Firefox desktop users file anywhere from 30 support tickets per day during quiet times up to 50 or more support tickets per day just after new releases at (SUMO). In the event of a Firefox incident, we can receive almost 300 tickets in one day (e.g., the add-on incident in 2019). While this is too much for staff and volunteers to tag manually, annotations provide immense value when triaging and responding to support questions.


The aim of this project is to develop and evaluate a prototype system for enriching support request submissions by automated annotation and language analysis. A preliminary dataset will be prepared ahead of the project to provide the basis for exploratory analysis.

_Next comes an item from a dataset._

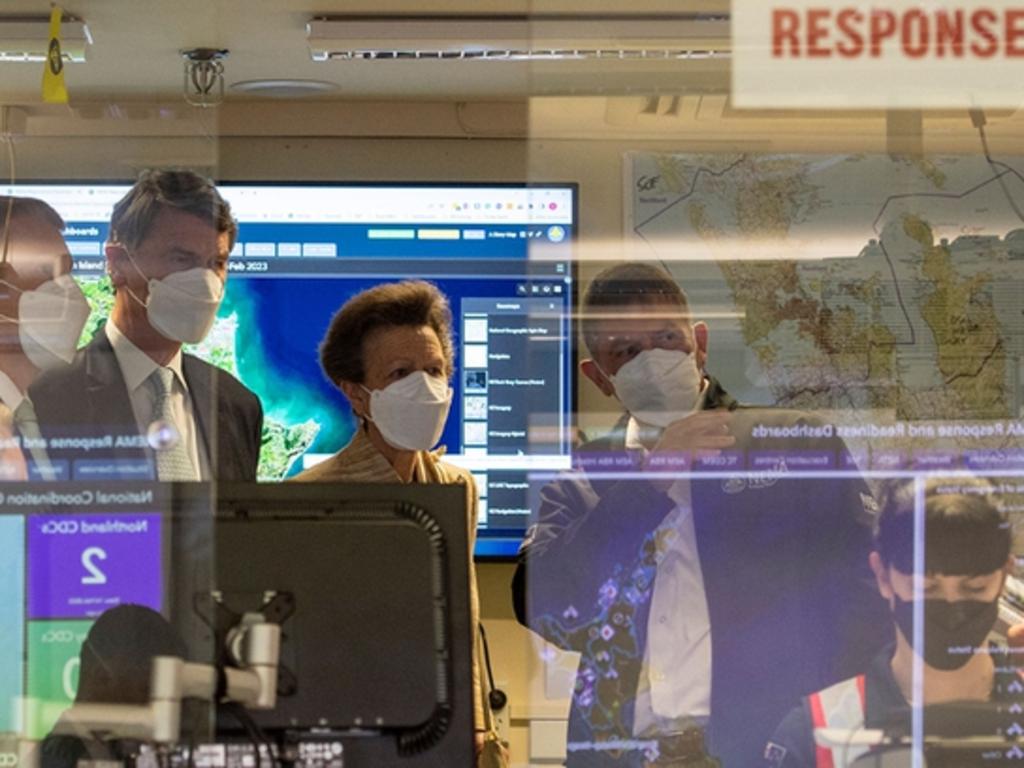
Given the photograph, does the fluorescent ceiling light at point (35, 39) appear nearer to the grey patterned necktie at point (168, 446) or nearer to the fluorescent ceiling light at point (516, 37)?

Subsequent refinements should focus on goals pertaining to achieving accurate annotations consistent with human reviewers.

The project will consist of three main work products:

  • Language modelling of support tickets
    • Development of a meaningful lexicon of tags that are helpful in classifying SUMO tickets.
    • Application of basic natural language processing (NLP) methods to the corpus of SUMO support requests.
  • Refined triaging based on NLP analysis of support tickets
    • Design and development of metrics for evaluating system performance via liaison with SUMO experts.
    • Assess the utility of sentiment analysis for detecting critical/urgent support issues.
    • Assess internal consistency of tags based on automated system and inter-tagger agreement for human annotations via a controlled study.
  • Improve analytical capabilities in analyzing support issue corpora
    • Reporting of issue-based ticket volumes and other signals that may help identify growing browser issues.
    • Develop meaningful aggregation and reporting strategies that leverage existing and newly developed annotation data.
    • Detect trending issues via analysis of historical issue topics. We will investigate improvements to the quality and throughput of the support systems at Mozilla when supplementing a portion of manual annotation work with an automated system. Students will work on prototyping the application of existing and novel tools from the domain of Natural Language Processing into existing workflows for triaging, response, and analysis of online support requests.

Deliverables (Mozilla)

Manually and consistently tag 100-200 support tickets corresponding to SUMO activity spanning the release periods for Firefox versions 69, 70, and 71. Generate a sizeable training corpus of annotated support tickets including: Raw text of the support request content. Metadata regarding submission information. Metadata pertaining to manual annotation by one or more human support staff and/or volunteer. Coordinate internal consistency experimentation during the project period to provide gold-standard performance testing on prototype/in-progress solutions. Provide expertise into the operation of a large-scale online support system. Provide expertise into fundamentals, development, and implementation of an experimental machine learning pipeline applied to online text analysis.

Deliverables (CANOSP students)

Students participating in this project will be expected to have some familiarity with basic Natural Language Processing (NLP) concepts, have a working proficiency in Python and a sufficient familiarity with the general concepts of machine learning so as to be able to discuss topics pertaining to performance, classification, and modelling in text annotation tasks.

The development efforts will be 100% student-led and creative solutions are welcome. Students will attend weekly meetings with Mozilla project coordinators and liaise with SUMO experts to align development efforts with actual use cases grounded in domain expertise of the SUMO team. No predefined solution is mandated so long as the application achieves the stated goals. We encourage students to experiment with different technologies and tools available and place an emphasis on rigorous experimental design, correct coding practices, and parsimonious elegant code. Tasks include:

  • Familiarize yourselves with existing research and industry deployments of NLP and automated tagging in online support systems.
  • Define and document a performance measurement strategy at the system level that aligns with support team use-cases.
  • Propose a tag ontology over the space of textual features in support requests.
  • Develop a text analysis and NLP pipeline to parse, clean, and utilize SUMO support request entries.
  • Develop an automated annotation method using NLP features as input and produces automated annotations according the defined ontology as output.